» KUTIPAN TEKS:
▽
Walaupun masih bersifat usaha sampingan, beternak entok menjanjikan keuntungan.
Tegal
memang terkenal sebagai sentra produksi itik, terutama petelur. Namun,
seiring meningkatnya permintaan akan itik pedaging dari berbagai kota,
Kelompok Ternak Tani Itik (KTTI) Kemiri Barat, Tegal, Jateng, melakukan
diversifikasi usaha dengan mengembangkan ternak entok (Chairina moschata).
Menurut
Bambang Haryo Wicaksono, Ketua KTTI Kemiri Barat, walaupun masih
sampingan, usaha ternak entok sangat menjanjikan bagi peternak itik.
“Dengan membudidayakannya selama 90 hari akan memberikan keuntungan
tambahan,” ungkapnya. Buktinya, ia dapat mengantongi keuntungan bersih
Rp2 juta dari 200 ekor entok yang dipeliharanya selama 3 bulan.
“Melihat
hasil itu, saya akan menambah populasi pada periode selanjutnya. Memang
ternak ini merupakan tabungan, tapi harus dikelola dengan baik agar
tetap menguntungkan,” ujar Bambang yang sudah mencoba beternak entok
selama empat periode.
Irit Pakan
Bambang
mengawali usaha budidaya entok dengan membangun kandang sederhana yang
menghabiskan Rp450 ribu dan membeli anak entok umur sehari (day old duck-DOD) seharga Rp3.000 per ekor. “Saat ini kita mengusahakan sendiri bibitnya agar suplai dan kualitas DOD yang akan kita pelihara terjamin,” ungkapnya.
Selama
masa pemeliharaan, entok mudah dikontrol. Hanya pada umur 1—21 hari
saja yang harus dipantau secara rutin karena fase ini sangat rawan mati.
Jika berhasil melewati fase tersebut, jumlah kematian di bawah 10%.
Selain itu, biaya
pakan entok juga tidak terlalu besar, cuma mencapai Rp150/hari/ekor.
Bila dibandingkan biaya pakan itik yang menghabiskan Rp280/hari/ekor,
maka biaya pakan entok jelas lebih murah. Dilihat dari aroma dagingnya,
daging entok pun relatif kurang tajam daripada aroma daging itik
meskipun dengan pengelolaan sederhana.
Permintaan Tinggi
Pasar
entok, masih menurut Bambang, cukup besar. Meski ia tidak dapat
menunjukkan angka pasti, yang jelas, KTTI Kemiri Barat masih kewalahan
dalam memenuhi permintaan dari rumah makan yang menyajikan menu bebek
atau entok di kota Tegal saja. Belum lagi permintaan dari para pedagang,
masih banyak yang tidak mampu mereka layani. Karena itu, kelompok
peternak tersebut belum memasok ke pasar Jakarta. Selain dari Tegal,
permintaan juga ada dari Karawang, Cirebon, dan Brebes.
△
» YANG HARUS DIKERJAKAN:
Jawab pertanyaan berikut berdasarkan artikel tentang ternak entok di atas.
(a) Berapa keuntungan bersih yang diperoleh Bambang dari 200 ekor entok yang dipeliharanya selama 3 bulan?
(b) Berapa biaya pakan entok per hari untuk setiap ekor?
(c) Selain dari Tegal, dari kota mana saja permintaan entok datang?

[Catatan penalaran spasial]
▽
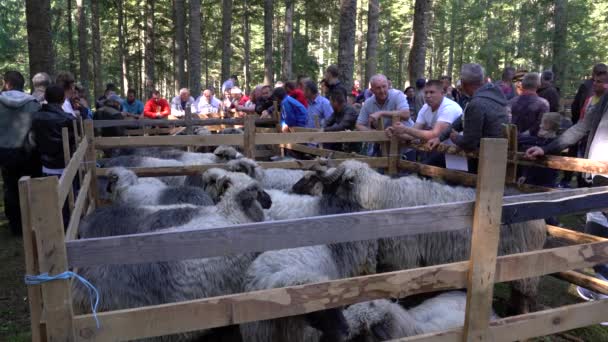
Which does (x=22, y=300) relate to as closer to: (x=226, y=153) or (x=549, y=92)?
(x=226, y=153)

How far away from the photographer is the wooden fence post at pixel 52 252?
1.96 meters

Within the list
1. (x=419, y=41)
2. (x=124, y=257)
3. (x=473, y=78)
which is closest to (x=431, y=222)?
(x=124, y=257)

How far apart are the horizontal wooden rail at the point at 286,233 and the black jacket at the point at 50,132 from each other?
17.1 ft

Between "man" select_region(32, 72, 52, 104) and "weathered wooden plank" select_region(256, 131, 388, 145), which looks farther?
"man" select_region(32, 72, 52, 104)

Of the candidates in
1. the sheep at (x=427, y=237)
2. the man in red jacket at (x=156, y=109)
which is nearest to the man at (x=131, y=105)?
the man in red jacket at (x=156, y=109)

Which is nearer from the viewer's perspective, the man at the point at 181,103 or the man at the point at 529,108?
the man at the point at 529,108

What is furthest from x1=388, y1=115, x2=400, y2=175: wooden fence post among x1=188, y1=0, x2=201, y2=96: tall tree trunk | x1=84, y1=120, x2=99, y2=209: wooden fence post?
x1=188, y1=0, x2=201, y2=96: tall tree trunk

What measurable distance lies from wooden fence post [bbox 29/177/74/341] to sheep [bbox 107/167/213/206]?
2.74 m

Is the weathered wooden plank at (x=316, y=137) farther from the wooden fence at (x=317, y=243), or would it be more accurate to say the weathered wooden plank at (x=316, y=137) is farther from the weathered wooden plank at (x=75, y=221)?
the wooden fence at (x=317, y=243)

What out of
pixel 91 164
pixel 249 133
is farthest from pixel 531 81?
pixel 91 164

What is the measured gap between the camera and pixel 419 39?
11.9 metres

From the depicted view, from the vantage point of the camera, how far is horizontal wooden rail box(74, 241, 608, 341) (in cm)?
217

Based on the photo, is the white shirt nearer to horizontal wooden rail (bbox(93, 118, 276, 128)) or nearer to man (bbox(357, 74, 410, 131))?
man (bbox(357, 74, 410, 131))

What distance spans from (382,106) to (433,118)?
1.21 metres
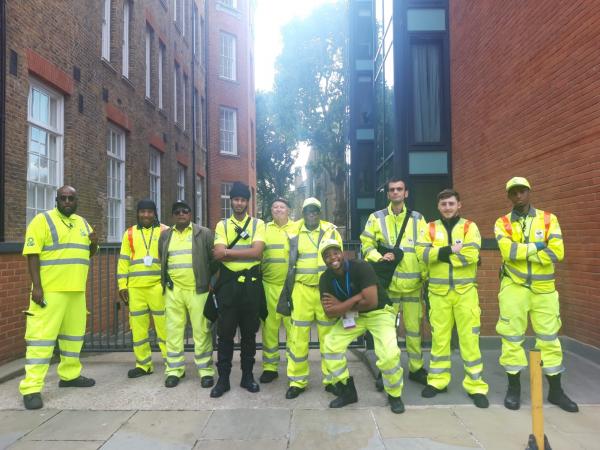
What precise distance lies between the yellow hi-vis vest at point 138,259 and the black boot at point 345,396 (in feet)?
7.83

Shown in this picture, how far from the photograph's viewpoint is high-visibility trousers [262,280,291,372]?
16.8 feet

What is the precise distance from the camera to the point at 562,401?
4191 mm

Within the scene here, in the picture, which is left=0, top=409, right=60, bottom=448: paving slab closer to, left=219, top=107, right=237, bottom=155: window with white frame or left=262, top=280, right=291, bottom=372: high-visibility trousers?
left=262, top=280, right=291, bottom=372: high-visibility trousers

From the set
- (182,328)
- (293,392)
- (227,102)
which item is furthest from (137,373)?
(227,102)

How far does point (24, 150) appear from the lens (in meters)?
7.57

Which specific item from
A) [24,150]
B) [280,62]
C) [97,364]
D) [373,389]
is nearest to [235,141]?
[280,62]

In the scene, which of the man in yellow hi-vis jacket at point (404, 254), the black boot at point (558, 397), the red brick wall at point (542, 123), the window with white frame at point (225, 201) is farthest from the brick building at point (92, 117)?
the red brick wall at point (542, 123)

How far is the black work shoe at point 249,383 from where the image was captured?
485 cm

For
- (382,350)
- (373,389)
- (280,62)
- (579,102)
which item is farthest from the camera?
(280,62)

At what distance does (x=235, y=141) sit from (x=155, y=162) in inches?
393

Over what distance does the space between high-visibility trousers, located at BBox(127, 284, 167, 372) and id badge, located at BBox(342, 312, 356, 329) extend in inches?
88.0

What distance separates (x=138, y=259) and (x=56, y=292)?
0.95 metres

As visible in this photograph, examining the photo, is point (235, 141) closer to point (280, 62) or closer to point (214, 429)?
△
» JAWABAN LATIHAN INI:
(a) Rp2 juta.
(b) Rp150/hari/ekor.
(c) Karawang, Cirebon, dan Brebes.